#### Consegna a:
Conti le righe dei dati che contengono la stringa "camera", tenendo conto di maiuscole e minuscole, e riporti soltanto il numero ottenuto.

#### Brano di lettura:
Misticamente la A allude al mondo fisico (nell’uomo il corpo fisico), la U allude al mondo sottile (nell’uomo il corpo psichico), la Ṃ al mondo causale, non manifesto (nell’uomo il puro spirito). Graficamente la Sillaba Sacra è sovrastata da una mezzaluna con sopra un punto, si tratta di Nada e Bindu, le due forze cosmiche necessarie alla creazione, che procede dal mondo causale a quello sottile per determinare infine il mondo fisico.
L’Uno primordiale diviene Molti e si unisce ad essi fino a comprenderli tutti mediante Kama, il Desiderio. Nell’Atharva-Veda Kama, il dio dell’amore, è il primo dio di cui si propone l’adorazione e del quale si disciplina il culto. Egli è l’origine di tutte le cose. Vāc, Parola, ne è la figlia.
Per la filosofia del buddhismo Mahayana le apparenze vengono assunte dagli organi di senso e considerate cose vere mediante un nome: le parole sono intese quali cose, quindi i simboli intesi come fossero realtà. Per cui la parola è la causa della idea di separazione, quindi dell’esistenza di un io individuale, con tutte le conseguenze negative: avidità, sete di potere, crudeltà. Ragion per cui il buddhismo insegna che dando il giusto nome alle cose si esca da questo circolo vizioso e si inizi ad avere una retta conoscenza di sé e del mondo. Allora per il buddhismo Mahayana la retta conoscenza assicurata dalla giusta parola svolge una funzione importante nella evoluzione dell’uomo.

#### Voci dei dati:
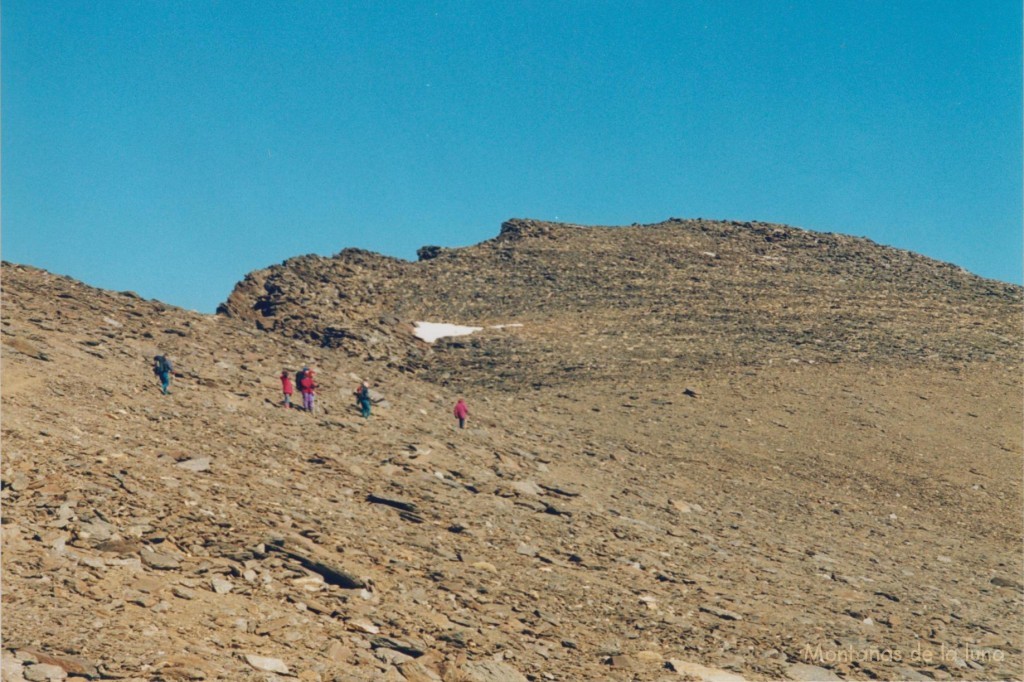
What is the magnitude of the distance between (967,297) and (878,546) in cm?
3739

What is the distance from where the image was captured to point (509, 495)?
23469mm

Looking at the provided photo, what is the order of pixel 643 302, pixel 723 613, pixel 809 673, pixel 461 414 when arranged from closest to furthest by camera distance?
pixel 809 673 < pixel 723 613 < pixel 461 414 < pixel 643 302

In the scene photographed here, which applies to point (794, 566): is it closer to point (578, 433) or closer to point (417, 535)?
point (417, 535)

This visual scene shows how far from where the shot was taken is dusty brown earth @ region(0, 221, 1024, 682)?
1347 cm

==

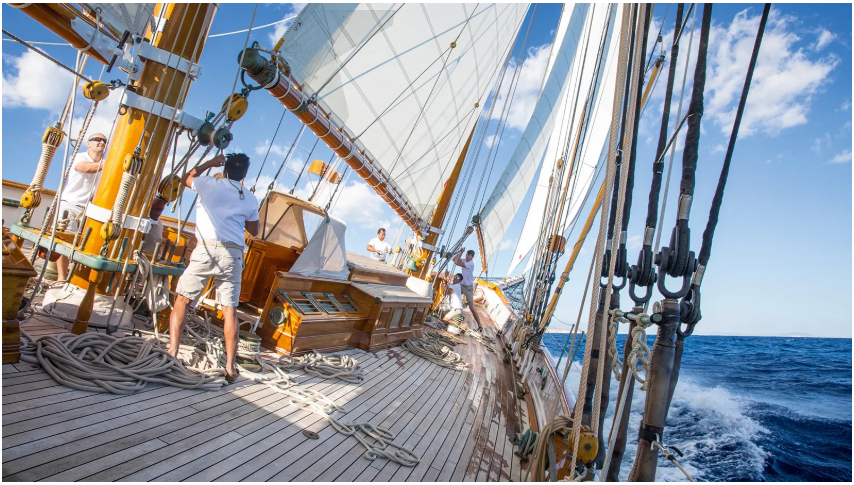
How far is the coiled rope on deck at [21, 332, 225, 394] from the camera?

#### Consegna b:
Secondo il brano di lettura, chi è la figlia di Kama?

#### Risultato corretto a:
2

#### Risultato corretto b:
Vāc, Parola.